Source data
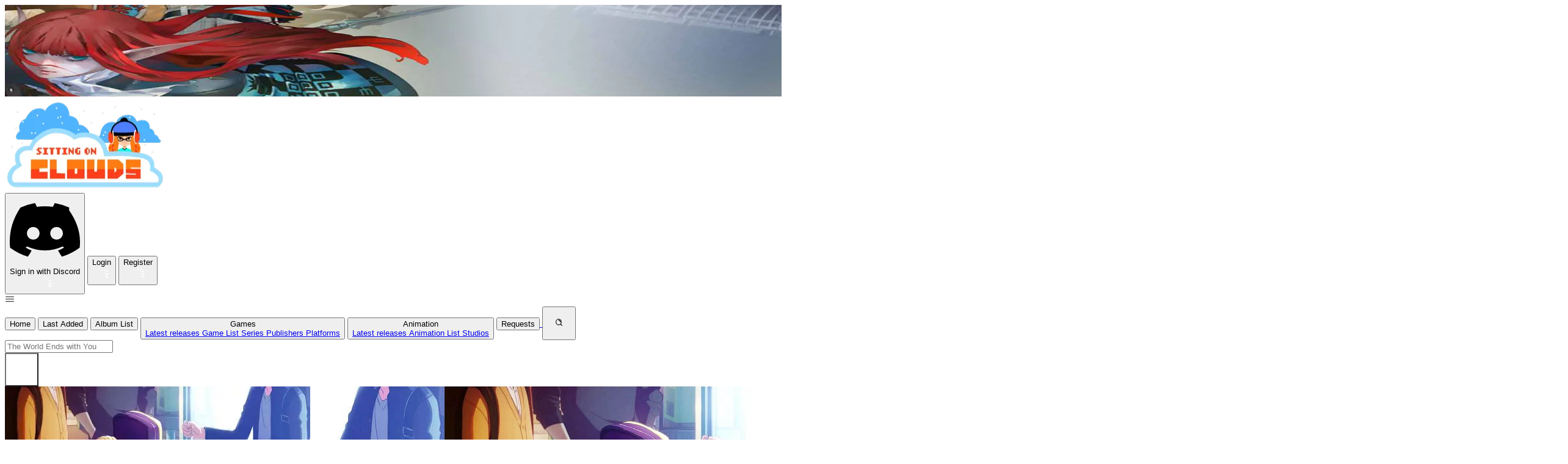

--- FILE ---
content_type: text/javascript; charset=utf-8
request_url: https://www.sittingonclouds.net/_astro/runtime.CNjxezxO.js
body_size: 1022
content:
const f=["en"],d="PARAGLIDE_LOCALE";const u=["cookie","globalVariable","baseLocale"];globalThis.__paraglide={};let l,r=!1,L=()=>{let e;for(const o of u){if(o==="cookie")e=p();else if(o==="baseLocale")e="en";else if(o==="globalVariable"&&l!==void 0)e=l;else if(m(o)&&i.has(o)){const t=i.get(o);if(t){const n=t.getLocale();if(n instanceof Promise)continue;e=n}}if(e!==void 0){const t=k(e);return r||(l=t,r=!0,b(t,{reload:!1})),t}}throw new Error("No locale found. Read the docs https://inlang.com/m/gerre34r/library-inlang-paraglideJs/errors#no-locale-found")},b=(e,o)=>{const t={reload:!0,...o};let n;try{n=L()}catch{}for(const a of u)if(a==="globalVariable")l=e;else if(a==="cookie"){if(typeof document>"u"||typeof window>"u")continue;const c=`${d}=${e}; path=/; max-age=34560000`;document.cookie=c}else{if(a==="baseLocale")continue;if(m(a)&&i.has(a)){const c=i.get(a);if(c){const s=c.setLocale(e);s instanceof Promise&&s.catch(h=>{console.warn(`Custom strategy "${a}" setLocale failed:`,h)})}}}t.reload&&window.location&&e!==n&&window.location.reload()};function g(e){return e?f.includes(e):!1}function k(e){if(g(e)===!1)throw new Error(`Invalid locale: ${e}. Expected one of: ${f.join(", ")}`);return e}function p(){if(typeof document>"u"||!document.cookie)return;const o=document.cookie.match(new RegExp(`(^| )${d}=([^;]+)`))?.[2];if(g(o))return o}const i=new Map;function m(e){return typeof e=="string"&&/^custom-[A-Za-z0-9_-]+$/.test(e)}export{L as g};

> [EXERCISE OBJECTIVE]: All the lines above are to be reproduced exactly, except the pictures.

> [EXERCISE OUTPUT]:
--- FILE ---
content_type: text/javascript; charset=utf-8
request_url: https://www.sittingonclouds.net/_astro/runtime.CNjxezxO.js
body_size: 1022
content:
const f=["en"],d="PARAGLIDE_LOCALE";const u=["cookie","globalVariable","baseLocale"];globalThis.__paraglide={};let l,r=!1,L=()=>{let e;for(const o of u){if(o==="cookie")e=p();else if(o==="baseLocale")e="en";else if(o==="globalVariable"&&l!==void 0)e=l;else if(m(o)&&i.has(o)){const t=i.get(o);if(t){const n=t.getLocale();if(n instanceof Promise)continue;e=n}}if(e!==void 0){const t=k(e);return r||(l=t,r=!0,b(t,{reload:!1})),t}}throw new Error("No locale found. Read the docs https://inlang.com/m/gerre34r/library-inlang-paraglideJs/errors#no-locale-found")},b=(e,o)=>{const t={reload:!0,...o};let n;try{n=L()}catch{}for(const a of u)if(a==="globalVariable")l=e;else if(a==="cookie"){if(typeof document>"u"||typeof window>"u")continue;const c=`${d}=${e}; path=/; max-age=34560000`;document.cookie=c}else{if(a==="baseLocale")continue;if(m(a)&&i.has(a)){const c=i.get(a);if(c){const s=c.setLocale(e);s instanceof Promise&&s.catch(h=>{console.warn(`Custom strategy "${a}" setLocale failed:`,h)})}}}t.reload&&window.location&&e!==n&&window.location.reload()};function g(e){return e?f.includes(e):!1}function k(e){if(g(e)===!1)throw new Error(`Invalid locale: ${e}. Expected one of: ${f.join(", ")}`);return e}function p(){if(typeof document>"u"||!document.cookie)return;const o=document.cookie.match(new RegExp(`(^| )${d}=([^;]+)`))?.[2];if(g(o))return o}const i=new Map;function m(e){return typeof e=="string"&&/^custom-[A-Za-z0-9_-]+$/.test(e)}export{L as g};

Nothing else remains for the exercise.